- Supreme Court of the United States

Argued November 5, 2007 Decided May 19, 2008
- Full case name: Department of Revenue of Kentucky, et al. v. George W. Davis, et ux.
- Docket no.: 06-666
- Citations: 553 U.S. 328 (more) 128 S. Ct. 1801; 170 L. Ed. 2d 685; 2008 U.S. LEXIS 4312; 76 U.S.L.W. 4288; 21 Fla. L. Weekly Fed. S 227

Case history
- Prior: On Writ of Certiorari to the Court of Appeals of Kentucky.

Holding
- A state exempting the interest on its bonds from residents' taxable income while taxing the interest earned on the bonds of other states is not unconstitutional discrimination under the Dormant Commerce Clause.

Court membership
- Chief Justice John Roberts Associate Justices John P. Stevens · Antonin Scalia Anthony Kennedy · David Souter Clarence Thomas · Ruth Bader Ginsburg Stephen Breyer · Samuel Alito

Case opinions
- Plurality: Souter, joined by Stevens, Breyer; Roberts, Ginsburg (all but Part III–B); Scalia (all but Parts III–B and IV)
- Concurrence: Stevens
- Concurrence: Roberts (in part)
- Concurrence: Scalia (in part)
- Concurrence: Thomas (in judgment)
- Dissent: Kennedy, joined by Alito
- Dissent: Alito

= Department of Revenue of Kentucky v.
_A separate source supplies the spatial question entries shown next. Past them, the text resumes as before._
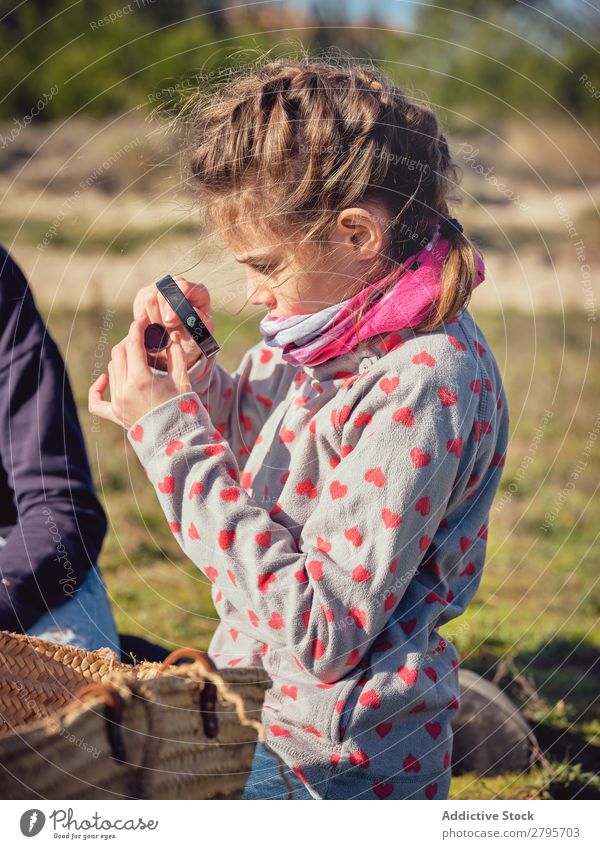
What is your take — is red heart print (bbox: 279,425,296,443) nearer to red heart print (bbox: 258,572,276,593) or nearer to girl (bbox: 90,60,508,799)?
girl (bbox: 90,60,508,799)

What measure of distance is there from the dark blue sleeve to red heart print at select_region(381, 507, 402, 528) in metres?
0.73

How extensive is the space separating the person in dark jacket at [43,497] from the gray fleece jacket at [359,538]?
431mm

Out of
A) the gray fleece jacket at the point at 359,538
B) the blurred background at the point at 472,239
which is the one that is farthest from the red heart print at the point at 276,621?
the blurred background at the point at 472,239

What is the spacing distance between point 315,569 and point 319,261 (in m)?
0.39

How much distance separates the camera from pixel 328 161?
124 centimetres

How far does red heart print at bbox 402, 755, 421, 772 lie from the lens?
4.19ft

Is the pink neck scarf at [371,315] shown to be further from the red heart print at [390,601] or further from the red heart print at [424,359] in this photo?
the red heart print at [390,601]

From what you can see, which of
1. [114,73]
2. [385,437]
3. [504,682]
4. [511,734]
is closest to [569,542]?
[504,682]

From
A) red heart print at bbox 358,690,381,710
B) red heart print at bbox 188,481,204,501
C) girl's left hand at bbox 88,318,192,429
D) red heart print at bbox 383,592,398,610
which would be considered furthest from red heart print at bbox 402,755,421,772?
girl's left hand at bbox 88,318,192,429

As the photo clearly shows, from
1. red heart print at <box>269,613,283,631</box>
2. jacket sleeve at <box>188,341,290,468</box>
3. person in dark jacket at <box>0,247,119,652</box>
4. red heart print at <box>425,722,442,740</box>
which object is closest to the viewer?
red heart print at <box>269,613,283,631</box>

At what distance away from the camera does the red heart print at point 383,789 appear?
128 cm

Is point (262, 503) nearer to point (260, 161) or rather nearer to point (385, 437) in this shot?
point (385, 437)

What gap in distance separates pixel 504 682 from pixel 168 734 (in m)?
1.25

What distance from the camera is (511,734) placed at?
194 cm
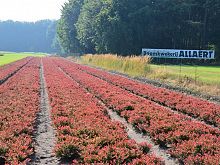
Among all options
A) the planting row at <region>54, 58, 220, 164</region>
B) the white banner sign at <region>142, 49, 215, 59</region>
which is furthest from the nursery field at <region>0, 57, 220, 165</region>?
the white banner sign at <region>142, 49, 215, 59</region>

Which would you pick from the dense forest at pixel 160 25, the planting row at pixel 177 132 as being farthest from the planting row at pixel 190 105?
the dense forest at pixel 160 25

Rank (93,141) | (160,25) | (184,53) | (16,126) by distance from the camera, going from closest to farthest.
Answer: (93,141) → (16,126) → (184,53) → (160,25)


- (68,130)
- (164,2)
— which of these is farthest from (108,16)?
(68,130)

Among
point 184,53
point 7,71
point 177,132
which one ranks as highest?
point 184,53

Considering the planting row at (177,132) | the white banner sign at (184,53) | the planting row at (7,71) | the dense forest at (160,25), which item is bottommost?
the planting row at (7,71)

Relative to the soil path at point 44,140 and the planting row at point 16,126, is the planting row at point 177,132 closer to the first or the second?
the soil path at point 44,140

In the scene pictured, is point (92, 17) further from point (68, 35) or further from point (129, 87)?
point (129, 87)

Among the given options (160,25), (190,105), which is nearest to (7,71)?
(190,105)

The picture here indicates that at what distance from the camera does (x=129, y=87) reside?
80.1 feet

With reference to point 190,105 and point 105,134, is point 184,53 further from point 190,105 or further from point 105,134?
point 105,134

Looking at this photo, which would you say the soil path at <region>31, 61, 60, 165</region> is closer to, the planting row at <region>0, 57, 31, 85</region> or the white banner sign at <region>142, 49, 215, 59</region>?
the planting row at <region>0, 57, 31, 85</region>

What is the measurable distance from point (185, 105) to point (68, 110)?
553cm

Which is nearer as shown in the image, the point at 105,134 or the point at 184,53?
the point at 105,134

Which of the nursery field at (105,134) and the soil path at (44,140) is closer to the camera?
the nursery field at (105,134)
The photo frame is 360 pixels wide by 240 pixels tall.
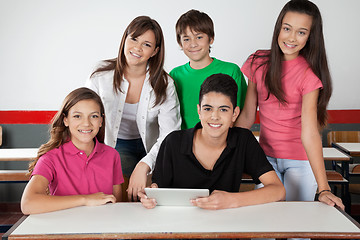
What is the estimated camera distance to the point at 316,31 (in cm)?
202

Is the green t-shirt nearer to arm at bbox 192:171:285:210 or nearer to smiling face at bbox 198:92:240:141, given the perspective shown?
smiling face at bbox 198:92:240:141

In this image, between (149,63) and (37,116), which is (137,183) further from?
(37,116)

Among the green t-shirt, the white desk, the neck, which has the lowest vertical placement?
the white desk

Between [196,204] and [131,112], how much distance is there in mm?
956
Davis =

Department of Revenue of Kentucky v. Davis, 553 U.S. 328 (2008), is a United States Supreme Court case in which the Court upheld a Kentucky law that provides a preferential tax break to Kentucky residents who invest in bonds issued by the state and its municipalities (municipal bonds). The Court held in a 7–2 vote that the State of Kentucky does not engage in unconstitutional discrimination against interstate commerce by exempting the interest on its bonds from residents' taxable income while taxing the interest earned on the bonds of other states.
The case has national implications because thirty-six (36) states have tax schemes similar to the one at issue in Kentucky.

==Background==
George and Catherine Davis sued the State of Kentucky under the legal theory that the State of Kentucky violated the Dormant Commerce Clause, a legal implication of the Commerce Clause, by providing a differential tax treatment to gains earned from investments in municipal bonds from Kentucky versus other states.

==Opinion of the Court==
The majority opinion stated that the Kentucky tax scheme benefited a clearly public issuer, while treating all private issuers exactly the same. There was no forbidden discrimination because Kentucky, as a public entity, did not have to treat itself as being "substantially similar" to the other bond issuers in the market. The Kentucky tax scheme was constitutional because the Commonwealth's direct participation favored, not local private entrepreneurs, but the Commonwealth and local governments.